[Start of Attachment]

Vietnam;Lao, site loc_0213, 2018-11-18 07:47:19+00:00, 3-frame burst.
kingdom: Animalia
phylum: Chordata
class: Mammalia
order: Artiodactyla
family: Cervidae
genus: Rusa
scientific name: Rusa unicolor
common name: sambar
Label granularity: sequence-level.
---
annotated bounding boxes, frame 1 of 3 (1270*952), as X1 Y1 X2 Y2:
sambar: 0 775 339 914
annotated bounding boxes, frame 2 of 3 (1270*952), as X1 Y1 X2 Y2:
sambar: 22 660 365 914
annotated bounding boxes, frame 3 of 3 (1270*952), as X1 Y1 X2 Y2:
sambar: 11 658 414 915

[End of Attachment]

* Task directions
Restate all of the data above. Match it word for word.

* Response
Vietnam;Lao, site loc_0213, 2018-11-18 07:47:19+00:00, 3-frame burst.
kingdom: Animalia
phylum: Chordata
class: Mammalia
order: Artiodactyla
family: Cervidae
genus: Rusa
scientific name: Rusa unicolor
common name: sambar
Label granularity: sequence-level.
---
annotated bounding boxes, frame 1 of 3 (1270*952), as X1 Y1 X2 Y2:
sambar: 0 775 339 914
annotated bounding boxes, frame 2 of 3 (1270*952), as X1 Y1 X2 Y2:
sambar: 22 660 365 914
annotated bounding boxes, frame 3 of 3 (1270*952), as X1 Y1 X2 Y2:
sambar: 11 658 414 915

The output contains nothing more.